Ada ratusan pemantau asing yang antusias menyaksikan langsung jalannya pemilu di Indonesia. Menurut catatan Bawaslu, sekitar 138 pemantau terakdreditasi dari 33 negara di seluruh dunia. Banyaknya jumlah pemantau ini, menurut catatan Bawaslu, merupakan pemantau terbanyak dalam sejarah pemilu di Indonesia.
Memang Pemilu kali ini menyedot banyak perhatian dunia. Bukan hanya dinamika politiknya, tetapi lebih pada proses penyelenggaraan yang mencengangkan. Bayangkan, dengan luas wilayah terbagi menjadi tiga zona waktu, Indonesia melaksanakan waktu pemungutan suara sekitar enam jam.
Yang menarik, meski waktunya sangat pendek, partisipasi publik sangat tinggi. Tercatat 81% masyarakat datang ke TPS untuk memberikan suaranya. Padahal KPU hanya berani mematok target 77,5%. Bandingkan dengan Pemilu 2014 dengan tingkat partisipasi hanya 70%.
Perbaikan Pemilu 2019 sebetulnya juga tercermin dari jumlah gugatan yang masuk ke Mahkamah Konstitusi. Sebagai pilar terakhir yang menangani perkara Pemilu, banyaknya jumlah perkara yang masuk ke MK adalah cerminan kualitas penyelenggaraan Pemilu.
Pada Pemilu 2019 ini jumlah perkara yang terdaftar ke MK hanya sebanyak 340 perkara, yang terdiri dari 229 gugatan Pileg, 1 gugatan Pilpres, dan 10 gugatan pemilihan DPD. Padahal pada 2014, jumlah perkara yang masuk ke MK bisa mencapai 903 perkara. Angka itu sebetulnya meningkat dibanding Pemilu 2009 yang memiliki 628 perkara di MK.
Menurunnya perkara yang masuk ke MK, sebetulnya bisa dijadikan salah satu indikasi bahwa Pemilu 2019 jauh lebih baik dari pemilu sebelumnya. Demikian juga dengan keseriusan Bawaslu menegakkan hukum. Pada Pemilu kali ini, misalnya, ada beberapa caleg dari partai yang harus masuk penjara karena melakukan money politic.
Dari sisi perhitungan suara memang boleh dibilang pilpres di Indonesia paling terjamin keabsahannya. Ini dikarenakan KPU menggunakan sistem perhitungan manual berjenjang yang pada setiap jenjangnya melibatkan sebesar-besarnya partisipasi publik.

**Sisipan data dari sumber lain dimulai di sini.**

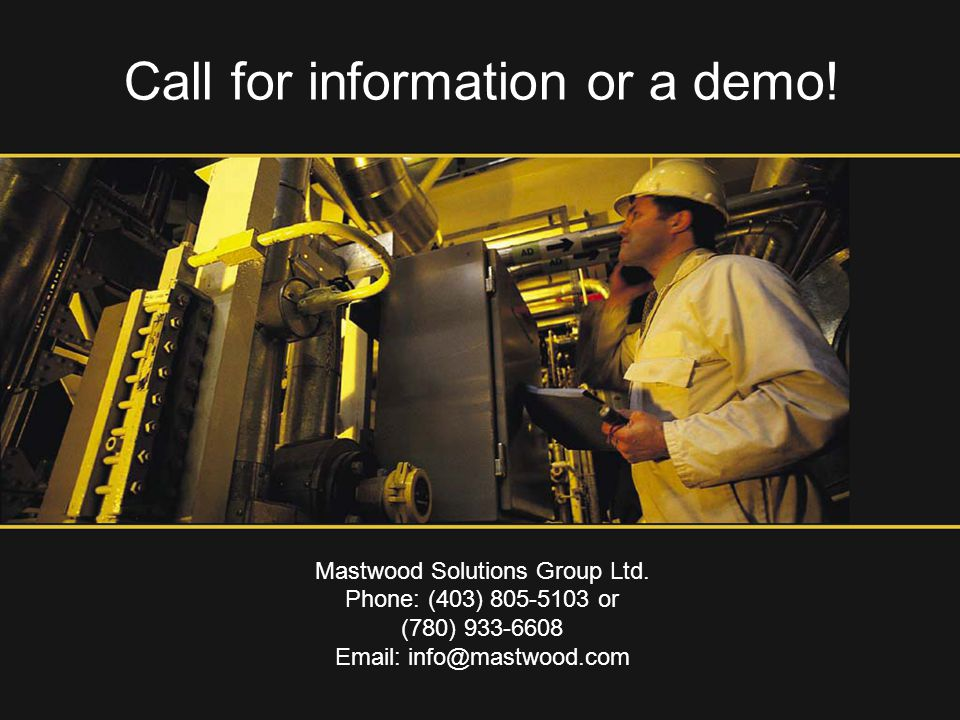 Call for information or a demo. Mastwood Solutions Group Ltd.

Di level tempat pemungutan suara (TPS), panitia pemilih, saksi dari berbagai partai dan masyarakat melihat langsung proses perhitungan suara secara terbuka. Hasil perhitungan tersebut dicatatkan ke dalam formulir C1 ukuran plano yang informasinya bisa diakses oleh siapa saja. Masyarakat bisa memotret hasil itu untuk dijadikan pegangan. Demikian juga saksi dari parpol maupun capres.
Perhitungan di TPS adalah proses penghitungan paling awal. Dari sana seluruh kotak suara hasil perhitungan itu dikirim ke kelurahan. Berbeda dengan Pemilu 2014 yang menggelar ada perhitungan juga di tingkat kelurahan, pada Pemilu 2019 ini kelurahan hanya dijadikan tempat transit kotak suara sebelum dikirim ke kecamatan,
Nah, di kecamatan inilah dilakukan perhitungan tingkat kecamatan dengan melakukan tabulasi dari hasil masing-masing TPS. Hasil dari tabulasi itu kemudian dilakukan sidang pleno untuk mendapat persetujuan.
Proses ini terus berlanjut ke perhitungan suara tingkat kabupaten/kota, tingkat provinsi, dan nasional. Artinya, KPU menerapkan sistem perhitungan manual berjenjang untuk menjamin tingkat akurasi, keterbukaan, dan keadilan.
Sementara untuk memenuhi hak publik terhadap keterbukaan informasi, KPU menyiapkan sebuah situs terbuka yang melakukan update terhadap informasi perhitungan suara di masing-masing tingkatan. Inilah yang dikenal dengan sistem perhitungan online, yang fungsinya sebagai alat bantu saja.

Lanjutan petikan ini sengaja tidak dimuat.